The hoards of people who moved to Florida during the pandemic are part of the problem, Kevin and Cindy said, describing a more tense political climate and increased violence in some areas.
Florida saw an increase in most types of offenses in 2023 compared to the prior year. Simple assaults shot up 66% compared to 2021, while aggravated assaults jumped 65%, according to data from the Florida Department of Law Enforcement.
“So it was probably 2020 that I was like, yeah, time to go get out of here,” Kevin said.
Florida will probably still be attractive to some older people, who are flush with cash and are not as concerned by the increasing frequency of extreme weather events, McBride and Fairweather say.
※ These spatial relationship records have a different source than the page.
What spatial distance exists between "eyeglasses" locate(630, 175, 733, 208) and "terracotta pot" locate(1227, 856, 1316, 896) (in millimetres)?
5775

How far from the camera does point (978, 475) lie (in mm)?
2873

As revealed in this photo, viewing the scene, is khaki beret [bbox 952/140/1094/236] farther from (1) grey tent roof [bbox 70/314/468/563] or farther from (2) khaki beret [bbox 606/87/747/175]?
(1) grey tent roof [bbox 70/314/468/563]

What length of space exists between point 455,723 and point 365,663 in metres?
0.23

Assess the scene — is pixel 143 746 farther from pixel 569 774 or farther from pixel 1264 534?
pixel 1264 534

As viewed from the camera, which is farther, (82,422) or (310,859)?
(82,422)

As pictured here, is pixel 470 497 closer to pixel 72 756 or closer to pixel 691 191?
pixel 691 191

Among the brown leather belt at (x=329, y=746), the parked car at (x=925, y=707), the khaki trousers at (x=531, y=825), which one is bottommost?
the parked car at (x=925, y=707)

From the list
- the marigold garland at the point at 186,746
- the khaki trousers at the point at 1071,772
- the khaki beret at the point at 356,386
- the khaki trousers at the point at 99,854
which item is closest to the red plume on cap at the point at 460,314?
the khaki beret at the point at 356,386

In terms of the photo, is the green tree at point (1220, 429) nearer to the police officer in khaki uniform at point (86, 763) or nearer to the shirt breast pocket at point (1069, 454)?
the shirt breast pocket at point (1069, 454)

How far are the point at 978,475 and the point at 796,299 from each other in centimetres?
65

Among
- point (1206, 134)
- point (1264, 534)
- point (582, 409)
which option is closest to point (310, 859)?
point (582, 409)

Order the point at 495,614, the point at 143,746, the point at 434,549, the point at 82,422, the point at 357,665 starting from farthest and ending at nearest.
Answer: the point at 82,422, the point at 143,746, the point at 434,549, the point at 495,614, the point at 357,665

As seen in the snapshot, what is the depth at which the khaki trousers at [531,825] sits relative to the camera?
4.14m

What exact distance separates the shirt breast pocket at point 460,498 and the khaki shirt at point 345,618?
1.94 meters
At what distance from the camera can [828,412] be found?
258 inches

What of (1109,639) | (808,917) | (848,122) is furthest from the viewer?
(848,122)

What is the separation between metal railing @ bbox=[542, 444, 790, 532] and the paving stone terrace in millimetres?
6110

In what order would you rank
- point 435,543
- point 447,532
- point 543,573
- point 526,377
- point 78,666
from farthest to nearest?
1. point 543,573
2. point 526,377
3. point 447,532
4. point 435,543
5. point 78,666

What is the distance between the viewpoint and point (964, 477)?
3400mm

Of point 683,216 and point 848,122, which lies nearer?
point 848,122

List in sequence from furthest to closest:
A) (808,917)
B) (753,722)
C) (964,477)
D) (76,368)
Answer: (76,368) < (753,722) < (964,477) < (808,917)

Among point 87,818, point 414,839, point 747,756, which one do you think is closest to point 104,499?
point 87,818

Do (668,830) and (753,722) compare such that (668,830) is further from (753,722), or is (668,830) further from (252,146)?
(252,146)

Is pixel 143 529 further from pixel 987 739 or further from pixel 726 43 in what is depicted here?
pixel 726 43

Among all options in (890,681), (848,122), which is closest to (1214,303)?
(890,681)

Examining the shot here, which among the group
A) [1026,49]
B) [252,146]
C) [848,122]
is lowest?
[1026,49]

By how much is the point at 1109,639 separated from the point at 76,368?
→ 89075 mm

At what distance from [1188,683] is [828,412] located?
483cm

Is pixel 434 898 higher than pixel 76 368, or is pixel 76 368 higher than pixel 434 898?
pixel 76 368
But for the most part, McBride expects people to begin turning away from and also leaving the Sunshine State. Some communities near Florida’s coastline could become “ghost towns” in as soon as 50 years, he speculated, as climate change will make them uninhabitable.
The state probably won’t be considered a retirement haven by the time millennials exit the workforce, Fairweather added.
“Will it still attract people? I think so,” McBride said. “[But] I wouldn’t live there.”